§ EXERCISE:
Among the entries below, copy only the span from the line containing "Comfort Colors® You" through the line containing "Jason Gowin Ghost". Do so exactly, and skip the pictures.

§ RECORDS SUPPLIED:
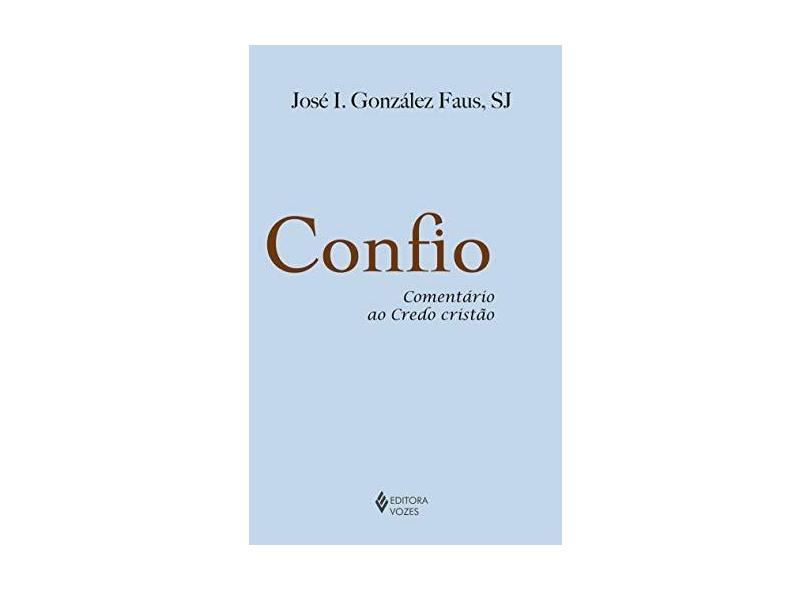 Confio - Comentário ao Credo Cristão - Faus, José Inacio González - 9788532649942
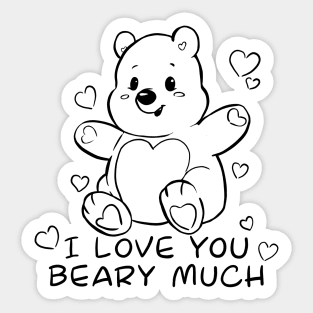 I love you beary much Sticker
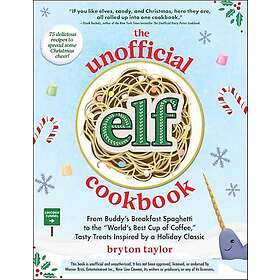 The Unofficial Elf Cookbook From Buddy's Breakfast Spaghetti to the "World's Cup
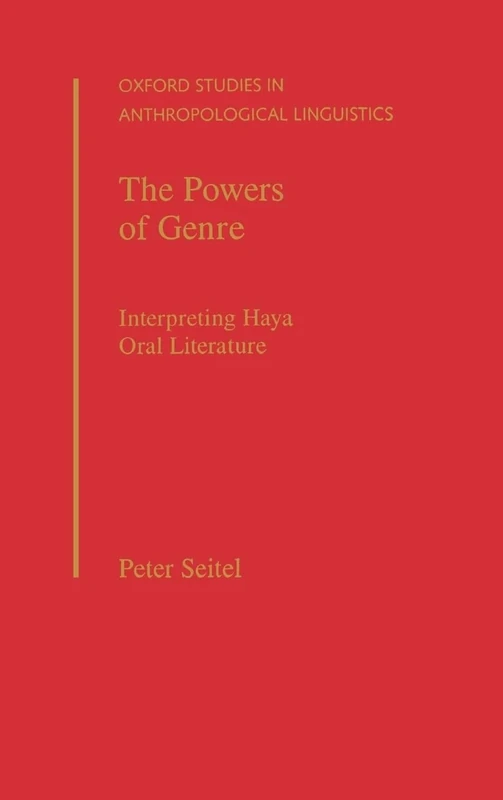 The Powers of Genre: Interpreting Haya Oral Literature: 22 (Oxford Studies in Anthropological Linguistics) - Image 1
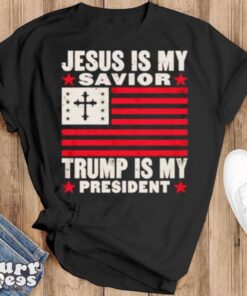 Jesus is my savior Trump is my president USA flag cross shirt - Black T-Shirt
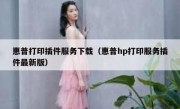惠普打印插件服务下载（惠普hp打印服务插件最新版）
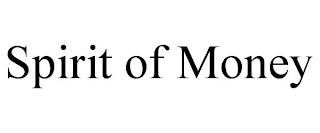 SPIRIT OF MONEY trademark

* * *

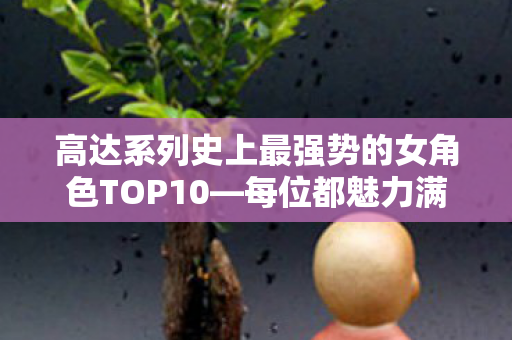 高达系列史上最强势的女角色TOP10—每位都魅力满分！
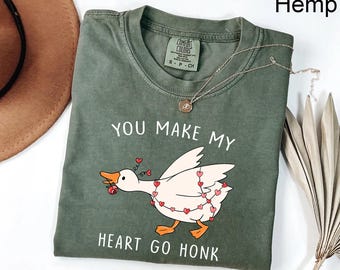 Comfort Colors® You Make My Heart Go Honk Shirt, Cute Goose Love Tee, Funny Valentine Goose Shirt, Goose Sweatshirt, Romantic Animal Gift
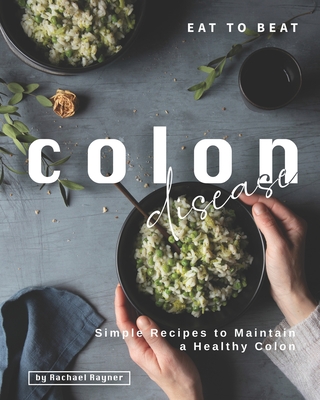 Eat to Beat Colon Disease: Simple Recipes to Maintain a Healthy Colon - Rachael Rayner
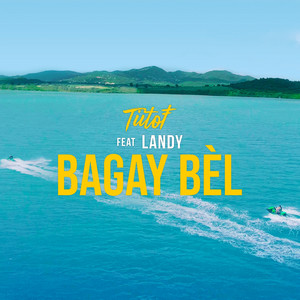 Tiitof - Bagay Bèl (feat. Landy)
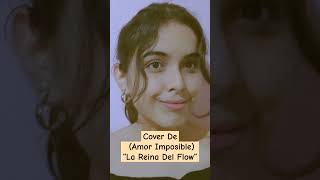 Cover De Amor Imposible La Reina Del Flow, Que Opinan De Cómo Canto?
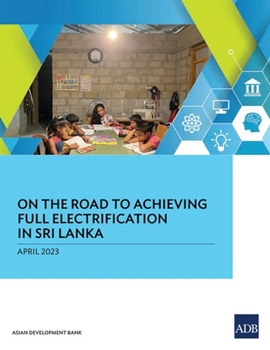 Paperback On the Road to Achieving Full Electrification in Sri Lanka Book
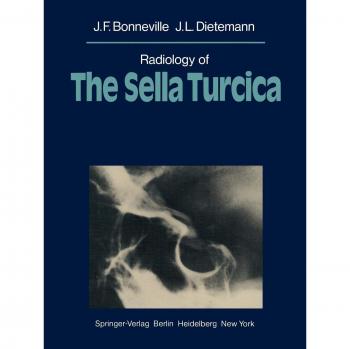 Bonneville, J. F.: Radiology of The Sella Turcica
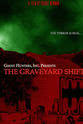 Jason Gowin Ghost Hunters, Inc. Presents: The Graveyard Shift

§ ANSWER TO THE EXERCISE:
 Comfort Colors® You Make My Heart Go Honk Shirt, Cute Goose Love Tee, Funny Valentine Goose Shirt, Goose Sweatshirt, Romantic Animal Gift
 Eat to Beat Colon Disease: Simple Recipes to Maintain a Healthy Colon - Rachael Rayner
 Tiitof - Bagay Bèl (feat. Landy)
 Cover De Amor Imposible La Reina Del Flow, Que Opinan De Cómo Canto?
 Paperback On the Road to Achieving Full Electrification in Sri Lanka Book
 Bonneville, J. F.: Radiology of The Sella Turcica
 Jason Gowin Ghost Hunters, Inc. Presents: The Graveyard Shift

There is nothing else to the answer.